Redação Portal Norte

A Polícia Federal (PF) deflagrou nesta sexta-feira (1) a Operação Voto de Cabresto para investigar crimes eleitorais nas eleições municipais de 2024 em Roraima. A ação prendeu em flagrante o ex-prefeito de Iracema, Jairo Ribeiro (Republicanos), e cumpriu dez mandados em Iracema e Boa Vista.

Um morador flagrou a prisão de Jairo – Vídeo: Reprodução / Internet

Além do ex-gestor, a atual prefeita de Iracema, Marlene Saraiva (Republicanos), também foi alvo da operação. Agentes da PF vasculharam endereços ligados aos dois políticos.

Durante o cumprimento dos mandados, a polícia localizou indícios suficientes para prender Ribeiro por corrupção eleitoral, associação criminosa e lavagem de dinheiro.

A PF prendeu outro investigado, ainda não identificado, por posse irregular de munições, mas deve liberá-lo mediante pagamento de fiança.

Esquema envolvia PIX, empresas de fachada e coerção de eleitores

As investigações revelam um esquema sofisticado de compra de votos.

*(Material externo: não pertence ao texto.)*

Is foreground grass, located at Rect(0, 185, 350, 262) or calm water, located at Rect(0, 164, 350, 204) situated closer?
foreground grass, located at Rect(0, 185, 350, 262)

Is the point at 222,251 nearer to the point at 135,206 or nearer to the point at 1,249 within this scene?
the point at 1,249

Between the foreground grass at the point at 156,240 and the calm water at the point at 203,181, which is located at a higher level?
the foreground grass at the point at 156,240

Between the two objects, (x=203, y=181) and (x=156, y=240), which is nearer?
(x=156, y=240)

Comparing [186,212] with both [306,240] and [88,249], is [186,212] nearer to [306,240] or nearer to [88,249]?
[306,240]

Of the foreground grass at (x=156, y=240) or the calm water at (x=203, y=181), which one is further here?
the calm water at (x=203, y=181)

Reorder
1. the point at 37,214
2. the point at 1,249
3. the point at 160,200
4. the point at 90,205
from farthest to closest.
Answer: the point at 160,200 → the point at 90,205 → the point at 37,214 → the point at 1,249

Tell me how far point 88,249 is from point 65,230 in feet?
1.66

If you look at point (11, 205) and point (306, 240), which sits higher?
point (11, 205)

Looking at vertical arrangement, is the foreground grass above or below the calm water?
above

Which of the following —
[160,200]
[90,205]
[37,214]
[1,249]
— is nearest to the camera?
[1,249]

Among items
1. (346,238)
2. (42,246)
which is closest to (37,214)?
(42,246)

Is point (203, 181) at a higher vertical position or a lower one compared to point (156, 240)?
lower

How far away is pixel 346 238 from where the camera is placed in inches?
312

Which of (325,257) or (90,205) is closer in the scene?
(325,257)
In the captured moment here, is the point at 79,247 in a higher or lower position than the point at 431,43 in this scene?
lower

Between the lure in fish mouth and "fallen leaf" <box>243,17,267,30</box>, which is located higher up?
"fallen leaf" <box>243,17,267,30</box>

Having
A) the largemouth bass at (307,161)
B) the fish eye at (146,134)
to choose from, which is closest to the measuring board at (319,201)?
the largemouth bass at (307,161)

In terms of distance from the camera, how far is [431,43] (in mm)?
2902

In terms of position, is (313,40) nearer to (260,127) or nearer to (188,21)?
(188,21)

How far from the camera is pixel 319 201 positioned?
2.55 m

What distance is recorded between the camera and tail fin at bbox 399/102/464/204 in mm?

Segundo a PF, os investigados repassaram cerca de R$ 400 mil a aliados por meio de empresas de fachada e transferências via PIX.

Além disso, os investigados pagavam eleitores em dinheiro e os forçavam a filmar o voto, violando o sigilo e comprometendo a eleição.

Lei sancionada por prefeita beneficiou ex-gestor investigado

O ex-prefeito Jairo Ribeiro, agora investigado, foi um dos principais cabos eleitorais da prefeita Marlene Saraiva nas eleições de 2024. Após assumir o cargo, Marlene sancionou a Lei nº 543/2025, que garantiu segurança pessoal financiada com recursos públicos para ex-prefeitos.

Assim a prefeita garantiu um benefício específico ao oferecer motoristas e até três seguranças a ex-gestores que comprovassem ter sido alvos de atentados sem conclusão de inquérito.

Ribeiro se encaixava nos critérios porque levou tiros nos braços e no peito em 2018, em circunstâncias que a polícia ainda não esclareceu.

Operação busca preservar integridade do processo eleitoral

A Polícia Federal reforçou que a operação tem como objetivo coibir práticas que comprometem a lisura das eleições e proteger a legitimidade das instituições democráticas. Portanto, as investigações seguem em andamento, e novas fases da operação não estão descartadas.